日本人がNoと言えず、Yesマンと言われる原因が何となくわかった

 イタリアに住んでいる時の話。イタリア人の同居人が結婚し、子供が生まれた時、何とも可愛らしい話を聞いた。フランチェスコという名の男の子は当時1才と5ヶ月程だった。彼はいつもピッティと言う名のクマのぬいぐるみを可愛がっていた。ある日の事、あまりにもピッティが汚れていたので親が洗濯をしようとしたらしい。もちろんぬいぐるみなので、洗濯機ではなく、シャワーで手洗いするつもりだったらしいが、その場に居合わせたフランチェスコが“Pitti, doccia no!!!”(ピッティはシャワー、ダメ!)と突然泣き出し、シャワーに濡れたビチョビチョのピッティを抱き寄せ、机の下に隠れてしまったという。フランチェスコがシャワー嫌い、という話の延長線上で聞いたエピソードだったが、視点を変えてみると面白い事に気が付いた。
 僕らが英語を習う時にまず一番最初に覚えるのが、YESとNOである。そして他国の人が日本語を覚える時に、やはり気にするのが「はい」と「いいえ」でもある。もちろん僕がイタリア語を学び始めた時に覚えたのも“Si”と“No”だった。
 僕には2人の子供がいる。言語を習得していく中で子供達が真っ先に覚えたのは「はい」と「いいえ」ではなかった。どちらかと言えば「はい」という言葉の習得は早かったが、「いいえ」に関しては未だに発したことがない。変わりに否定の態度を示す時は首を横に振るしぐさをする。
 日本人が“YES”マン、と呼ばれ、“NO”と言えない日本人と言われる因子は、日本語の特性にあるのではないだろうか。中学の英語の授業で習った様に、疑問形は全てYesかNoで答えられ、What等の疑問詞から始まる問掛けには理由を答えれば良い。が、日本語は肯定も否定も統一されていない。例えば子供に牛乳いるの?と聞く。子供は「はい」と答えるより、「いる」もしくは「欲しい」と答える。否定であれば、「いらない」と反応する。英語であれば、Do you want to drink milk?(milk?と日常でははしょられるだろうが)でYesかNoで答えるだけである。

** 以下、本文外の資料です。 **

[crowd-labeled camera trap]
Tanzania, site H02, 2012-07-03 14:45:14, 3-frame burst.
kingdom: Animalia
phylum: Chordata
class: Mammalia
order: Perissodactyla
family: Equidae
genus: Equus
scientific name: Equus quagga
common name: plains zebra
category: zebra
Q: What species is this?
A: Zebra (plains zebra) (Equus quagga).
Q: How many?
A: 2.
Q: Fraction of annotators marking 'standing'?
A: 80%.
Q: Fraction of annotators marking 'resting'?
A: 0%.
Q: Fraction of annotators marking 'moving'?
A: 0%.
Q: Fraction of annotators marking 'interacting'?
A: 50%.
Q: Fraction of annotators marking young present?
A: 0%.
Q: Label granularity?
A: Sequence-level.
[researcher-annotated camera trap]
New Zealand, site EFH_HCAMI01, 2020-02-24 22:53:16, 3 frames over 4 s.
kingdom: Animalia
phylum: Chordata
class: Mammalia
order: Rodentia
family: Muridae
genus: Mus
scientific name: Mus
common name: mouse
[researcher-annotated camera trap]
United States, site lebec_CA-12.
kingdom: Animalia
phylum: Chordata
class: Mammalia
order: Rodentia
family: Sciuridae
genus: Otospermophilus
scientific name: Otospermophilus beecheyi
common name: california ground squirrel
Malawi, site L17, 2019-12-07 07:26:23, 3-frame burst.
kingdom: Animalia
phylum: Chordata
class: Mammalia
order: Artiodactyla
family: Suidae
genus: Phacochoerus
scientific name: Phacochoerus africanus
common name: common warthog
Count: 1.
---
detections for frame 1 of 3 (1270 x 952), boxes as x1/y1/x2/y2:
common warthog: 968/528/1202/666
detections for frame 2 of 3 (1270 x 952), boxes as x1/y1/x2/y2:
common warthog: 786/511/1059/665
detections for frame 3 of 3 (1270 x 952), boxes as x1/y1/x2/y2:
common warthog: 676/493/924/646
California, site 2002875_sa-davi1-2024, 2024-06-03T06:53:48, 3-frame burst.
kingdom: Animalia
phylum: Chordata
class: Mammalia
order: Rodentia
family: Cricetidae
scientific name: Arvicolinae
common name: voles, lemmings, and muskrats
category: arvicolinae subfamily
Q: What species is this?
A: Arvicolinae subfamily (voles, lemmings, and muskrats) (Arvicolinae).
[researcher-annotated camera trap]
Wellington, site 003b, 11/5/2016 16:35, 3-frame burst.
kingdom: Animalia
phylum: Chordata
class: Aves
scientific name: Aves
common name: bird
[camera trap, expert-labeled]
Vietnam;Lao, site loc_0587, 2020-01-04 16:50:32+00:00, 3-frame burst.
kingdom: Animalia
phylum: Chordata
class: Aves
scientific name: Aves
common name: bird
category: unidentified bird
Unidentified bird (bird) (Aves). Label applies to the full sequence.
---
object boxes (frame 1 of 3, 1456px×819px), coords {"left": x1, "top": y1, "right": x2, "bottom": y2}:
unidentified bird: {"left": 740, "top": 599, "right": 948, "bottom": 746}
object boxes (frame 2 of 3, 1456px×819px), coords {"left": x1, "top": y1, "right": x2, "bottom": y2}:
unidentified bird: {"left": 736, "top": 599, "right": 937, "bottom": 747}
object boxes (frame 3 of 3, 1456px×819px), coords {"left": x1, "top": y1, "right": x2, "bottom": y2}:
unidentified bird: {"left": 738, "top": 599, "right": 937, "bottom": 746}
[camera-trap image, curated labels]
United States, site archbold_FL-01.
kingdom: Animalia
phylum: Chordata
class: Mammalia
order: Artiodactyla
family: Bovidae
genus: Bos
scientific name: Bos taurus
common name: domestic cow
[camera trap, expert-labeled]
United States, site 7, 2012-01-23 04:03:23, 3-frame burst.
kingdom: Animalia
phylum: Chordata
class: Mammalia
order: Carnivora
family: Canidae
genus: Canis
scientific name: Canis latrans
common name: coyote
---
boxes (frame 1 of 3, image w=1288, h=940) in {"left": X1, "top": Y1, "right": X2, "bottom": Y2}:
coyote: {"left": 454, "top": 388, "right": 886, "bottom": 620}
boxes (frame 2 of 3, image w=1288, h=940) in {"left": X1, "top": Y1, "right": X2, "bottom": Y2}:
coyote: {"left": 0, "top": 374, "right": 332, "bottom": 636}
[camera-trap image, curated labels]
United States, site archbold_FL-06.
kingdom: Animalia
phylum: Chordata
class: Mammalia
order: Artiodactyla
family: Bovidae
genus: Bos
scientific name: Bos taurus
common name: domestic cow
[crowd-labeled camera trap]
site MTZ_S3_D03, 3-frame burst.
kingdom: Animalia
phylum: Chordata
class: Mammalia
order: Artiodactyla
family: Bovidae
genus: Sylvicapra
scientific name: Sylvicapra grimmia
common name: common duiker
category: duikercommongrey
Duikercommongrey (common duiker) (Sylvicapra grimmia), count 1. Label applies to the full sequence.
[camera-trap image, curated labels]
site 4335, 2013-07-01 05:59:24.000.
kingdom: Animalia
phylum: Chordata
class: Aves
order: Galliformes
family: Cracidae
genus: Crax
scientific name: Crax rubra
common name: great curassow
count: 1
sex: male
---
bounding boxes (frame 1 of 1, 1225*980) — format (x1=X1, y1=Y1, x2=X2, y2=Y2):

 何より言語未習得の子供が文章を発する時に、Noという言葉は色々な動詞や名詞と相性が良い。先程の“doccia no”もそうだが、Yesという言葉よりもNoという言葉の方が使い易い。逆に日本語では文章を作った際に「はい」という言葉の方が万能である。ジュニアが「電車、はい」と持ってくることはあっても、「電車、いいえ」と持ってくることはない(この場合、うちでは「ないない」だが)。音声学的側面もあるのだろう。「はい」と“No”の発音と、「いいえ」と“Yes”の発音の難易度では後者の方が難しいだろう。
 要するに日本語においては肯定語は「はい」で統一することができるが、否定語に関しては「いいえ」では統一できず、その度に返答を変えなければならない。結果的に「いいえ」という言葉の重要度が下がり、他言語(ここでは英語かイタリア語)を習得した時、Noという言葉の重要性が不明確になってしまうのではないだろうか。つまり「いいえ」と名言しなくても、他の言葉で代替できる、という思考が、最終的にNoという言葉への抵抗を生み出す要因になるのではなかろうか。
 Noと言えない日本人は、Noという言葉の使い方を知らないだけである。Yesを連呼してしまう日本人は、相づちの「はい」と勘違いしている節もある。思い付きの内容だが、本質的にもそんな感じかと思う。